Consider the following schema:

Table T:
    col0: the usual autoincrement primary key
    col1: varchar
    col2: varchar
    col3: varchar
    col4...N: various data

Consider that there is a unique index on:

<col1, col2, col3>

And a non-unique index on:

<col1, col2>

And consider the following query:

SELECT * FROM T
WHERE
    (col1 = 'val1' AND col2 = 'id1') OR
    (col1 = 'val2' AND col2 = 'id2') OR
    ...
    (col1 = 'valN' AND col2 = 'idN');

I would (perhaps naively) expected MySQL to figure out that each element of the OR set matched the (non-unique) index, and performed the query in the way it would have if I had said:

WHERE col0 in (v1, v2, ... , vN)

But it doesn't seem to do that: the timing for these two queries is WAY OFF, on the order of 10x slower for the "or of ands" query. EVEN WITH the secondary key lookup, and the fact that it's a string column lookup, 10x seems a bit severe. Note that EXPLAIN claims to be using the correct/expected index whether I specify (col1, col2) or (col1, col2, col3)

Please note also that:

SELECT * from T
WHERE
    col1 in (list1)
AND
    col2 in (list2);

Is also slow when there are a lot of different values in list1 and list2. Doing an "and" for the three columns is almost intractably slow.
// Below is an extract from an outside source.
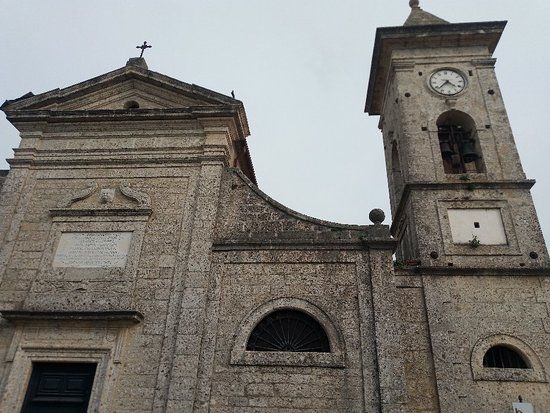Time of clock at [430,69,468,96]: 4:37
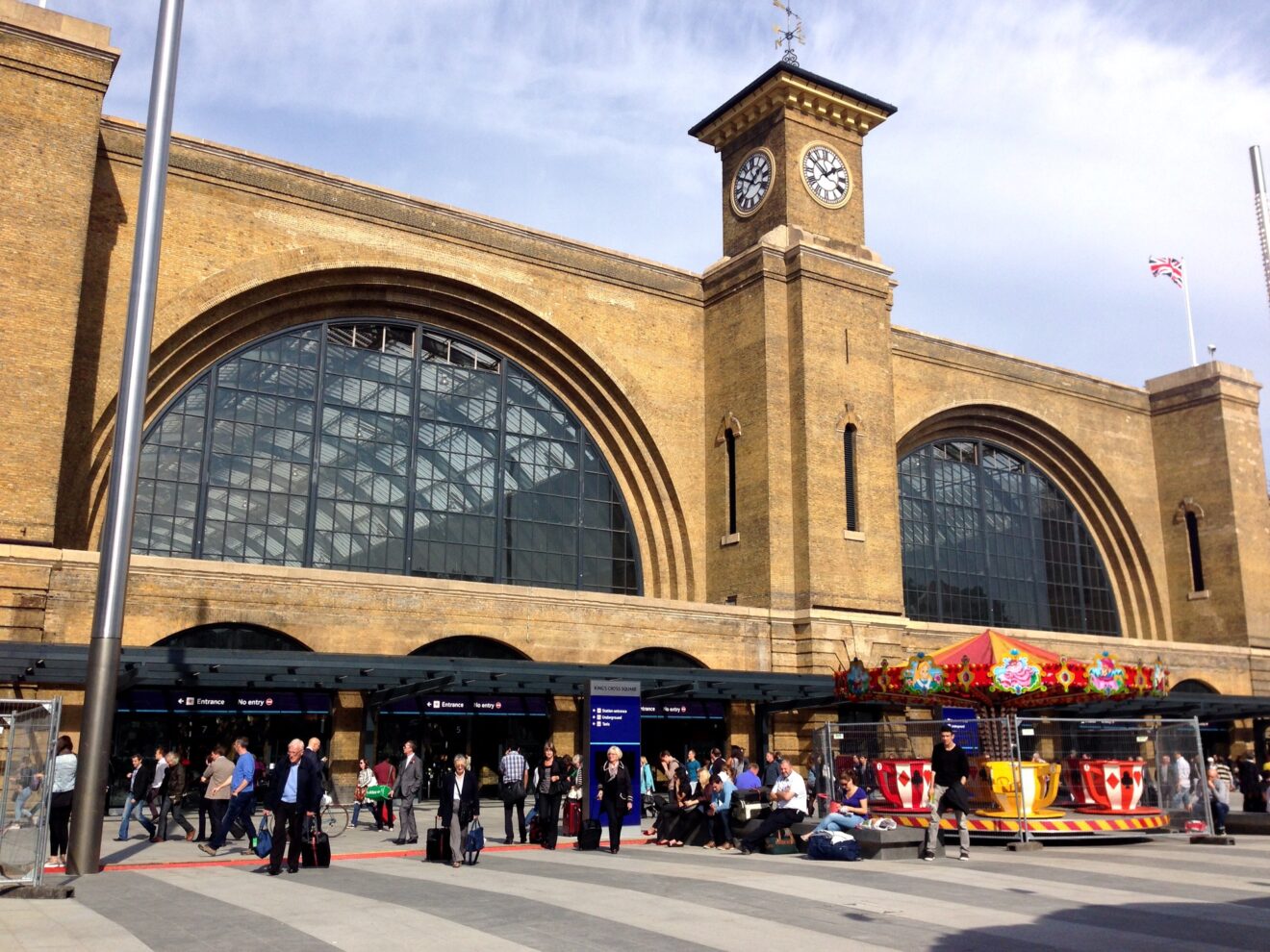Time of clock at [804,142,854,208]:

Perhaps not surprisingly, this query works better than the "or of ands" when list1 is of length 1.

Best Answer

With "row constructors", you might get an optimization:

WHERE (col1, col2) IN (('v1', 'id1'), ('v2', 'id2'), ...)

But... In old versions, that would work, but lead to a table scan. I can't say specifically about the version you are running.
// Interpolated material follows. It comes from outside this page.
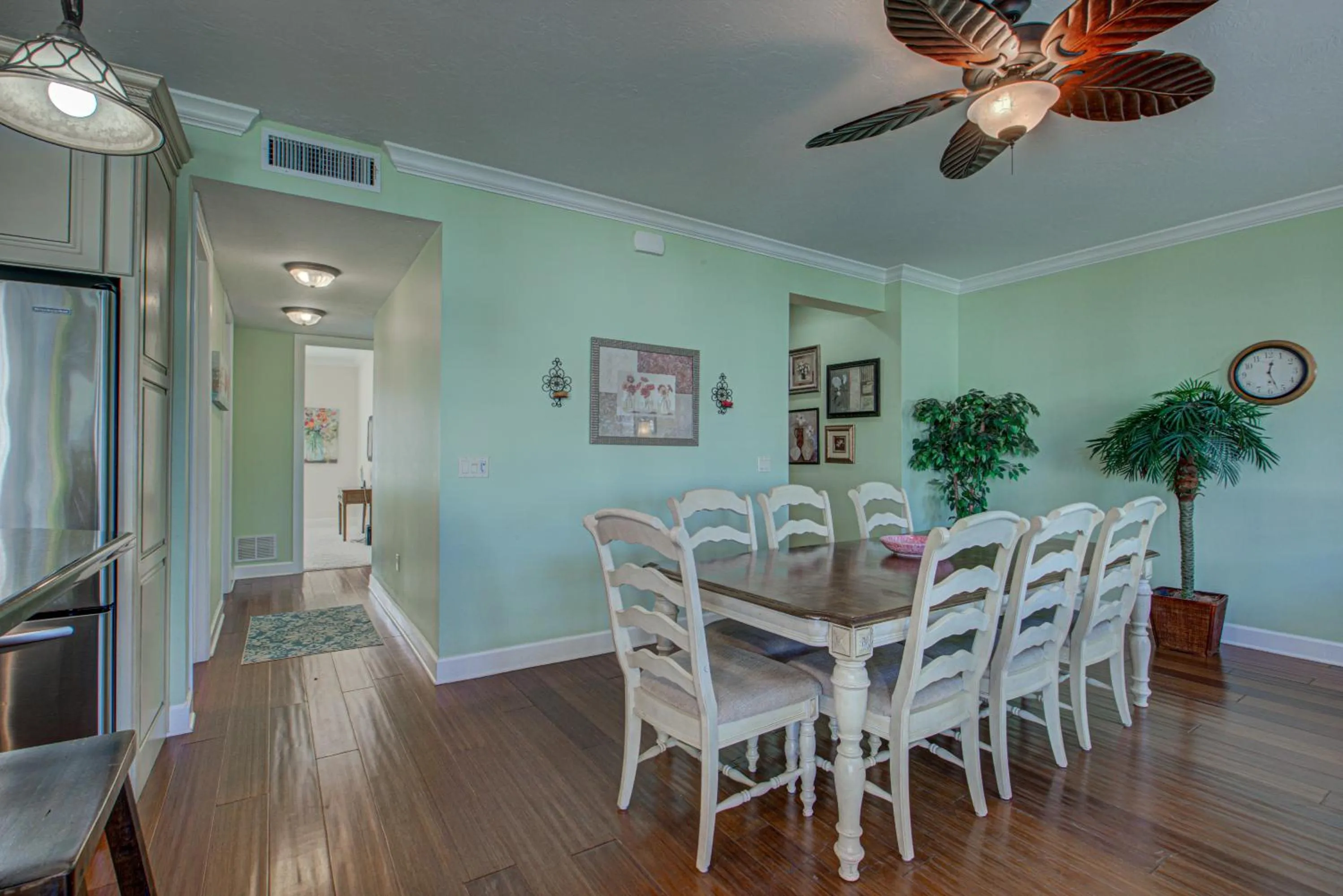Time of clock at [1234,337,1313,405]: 12:26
When you have this pair of indexes:

UNIQUE(col1, col2, col3)  -- (or plain INDEX)
INDEX(col1, col2)

there is no need for the latter, since the former can handle any queries that need it.

Perhaps the optimal way to write your query is

WHERE col1 in ('v1', 'v2', ...)
  AND (col1, col2) IN (('v1', 'id1'), ('v2', 'id2'), ...)

With that, it will use any index starting with col1 as a crude filter, then use the other part for the rest of the filtering.

Re "convert to an in method" -- MySQL started out as a clean and mean database; it did most of what anyone needed and did it reasonably well. That was 90% of the development. We are now into the other 90% of the development -- the "long tail". Quite possibly some list somewhere includes "convert to an in method". If so, it is being prioritized along with the thousands of other rare and obscure optimizations. Feel free to file a 'feature request' at bugs.mysql.com; that is the way to add it to the list, or bump it up in priority.